= EXERCISE REQUIREMENTS =
Copy exactly the lines from the first line of the records below through the line containing "ВАЛЕОЛОГИЯ В СИСТЕМЕ", including both, and nothing else.

(Saved data entries)
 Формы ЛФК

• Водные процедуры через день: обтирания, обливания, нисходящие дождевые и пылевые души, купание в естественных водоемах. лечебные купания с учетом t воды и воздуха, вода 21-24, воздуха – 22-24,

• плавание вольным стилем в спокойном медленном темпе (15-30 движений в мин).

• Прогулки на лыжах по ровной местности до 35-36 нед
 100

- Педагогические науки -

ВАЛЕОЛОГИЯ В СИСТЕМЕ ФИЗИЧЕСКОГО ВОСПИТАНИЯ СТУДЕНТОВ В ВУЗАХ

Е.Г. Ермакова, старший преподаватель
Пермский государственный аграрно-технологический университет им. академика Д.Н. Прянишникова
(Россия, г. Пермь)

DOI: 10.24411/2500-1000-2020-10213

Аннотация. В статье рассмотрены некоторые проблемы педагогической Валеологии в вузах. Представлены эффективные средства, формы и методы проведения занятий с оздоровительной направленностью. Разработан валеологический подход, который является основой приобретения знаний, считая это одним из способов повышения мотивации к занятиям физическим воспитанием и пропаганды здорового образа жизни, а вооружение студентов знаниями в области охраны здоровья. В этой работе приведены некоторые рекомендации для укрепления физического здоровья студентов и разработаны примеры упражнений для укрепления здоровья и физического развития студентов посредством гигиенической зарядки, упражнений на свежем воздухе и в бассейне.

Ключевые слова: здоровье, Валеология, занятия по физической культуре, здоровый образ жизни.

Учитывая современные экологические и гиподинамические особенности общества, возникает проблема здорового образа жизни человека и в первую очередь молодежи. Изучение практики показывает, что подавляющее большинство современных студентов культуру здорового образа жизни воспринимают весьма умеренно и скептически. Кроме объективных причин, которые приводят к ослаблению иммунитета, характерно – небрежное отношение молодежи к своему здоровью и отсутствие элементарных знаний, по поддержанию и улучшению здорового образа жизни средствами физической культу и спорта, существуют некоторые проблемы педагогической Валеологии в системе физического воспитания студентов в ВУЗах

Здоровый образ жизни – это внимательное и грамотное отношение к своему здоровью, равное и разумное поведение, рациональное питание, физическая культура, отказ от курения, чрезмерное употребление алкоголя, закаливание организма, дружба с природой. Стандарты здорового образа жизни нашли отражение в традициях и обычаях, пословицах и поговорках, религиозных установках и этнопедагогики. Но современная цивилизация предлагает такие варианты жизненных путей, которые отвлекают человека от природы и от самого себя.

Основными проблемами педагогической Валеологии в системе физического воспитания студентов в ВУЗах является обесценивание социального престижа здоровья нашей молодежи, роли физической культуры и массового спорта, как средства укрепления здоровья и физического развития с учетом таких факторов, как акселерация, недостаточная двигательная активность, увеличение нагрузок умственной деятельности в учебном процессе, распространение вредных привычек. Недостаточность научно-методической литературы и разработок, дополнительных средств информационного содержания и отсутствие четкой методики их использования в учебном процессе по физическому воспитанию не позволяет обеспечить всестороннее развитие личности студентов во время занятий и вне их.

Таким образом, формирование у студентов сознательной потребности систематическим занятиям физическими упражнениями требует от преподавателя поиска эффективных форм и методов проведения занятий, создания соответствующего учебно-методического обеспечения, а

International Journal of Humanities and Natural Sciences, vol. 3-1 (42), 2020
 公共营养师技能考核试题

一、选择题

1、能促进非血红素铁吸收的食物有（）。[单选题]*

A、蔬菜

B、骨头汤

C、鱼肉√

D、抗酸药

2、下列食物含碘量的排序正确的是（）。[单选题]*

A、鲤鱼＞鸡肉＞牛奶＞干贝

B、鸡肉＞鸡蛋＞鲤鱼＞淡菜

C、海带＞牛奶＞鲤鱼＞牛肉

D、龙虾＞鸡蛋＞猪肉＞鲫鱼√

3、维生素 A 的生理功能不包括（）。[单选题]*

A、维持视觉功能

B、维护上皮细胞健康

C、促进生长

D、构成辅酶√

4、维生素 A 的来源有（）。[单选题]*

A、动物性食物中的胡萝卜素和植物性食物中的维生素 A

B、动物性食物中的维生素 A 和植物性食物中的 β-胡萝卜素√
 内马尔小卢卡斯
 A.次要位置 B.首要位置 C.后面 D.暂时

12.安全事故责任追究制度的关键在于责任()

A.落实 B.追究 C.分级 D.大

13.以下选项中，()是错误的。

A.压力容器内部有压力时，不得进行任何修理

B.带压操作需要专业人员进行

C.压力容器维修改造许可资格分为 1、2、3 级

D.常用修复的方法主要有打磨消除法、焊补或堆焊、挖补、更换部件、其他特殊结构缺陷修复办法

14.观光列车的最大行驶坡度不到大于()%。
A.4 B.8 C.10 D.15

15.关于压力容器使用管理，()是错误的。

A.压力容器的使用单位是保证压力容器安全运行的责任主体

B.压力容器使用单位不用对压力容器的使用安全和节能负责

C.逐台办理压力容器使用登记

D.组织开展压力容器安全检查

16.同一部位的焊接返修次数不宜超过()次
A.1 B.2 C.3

= REPLY TO THE EXERCISE =
 Формы ЛФК

• Водные процедуры через день: обтирания, обливания, нисходящие дождевые и пылевые души, купание в естественных водоемах. лечебные купания с учетом t воды и воздуха, вода 21-24, воздуха – 22-24,

• плавание вольным стилем в спокойном медленном темпе (15-30 движений в мин).

• Прогулки на лыжах по ровной местности до 35-36 нед
 100

- Педагогические науки -

ВАЛЕОЛОГИЯ В СИСТЕМЕ ФИЗИЧЕСКОГО ВОСПИТАНИЯ СТУДЕНТОВ В ВУЗАХ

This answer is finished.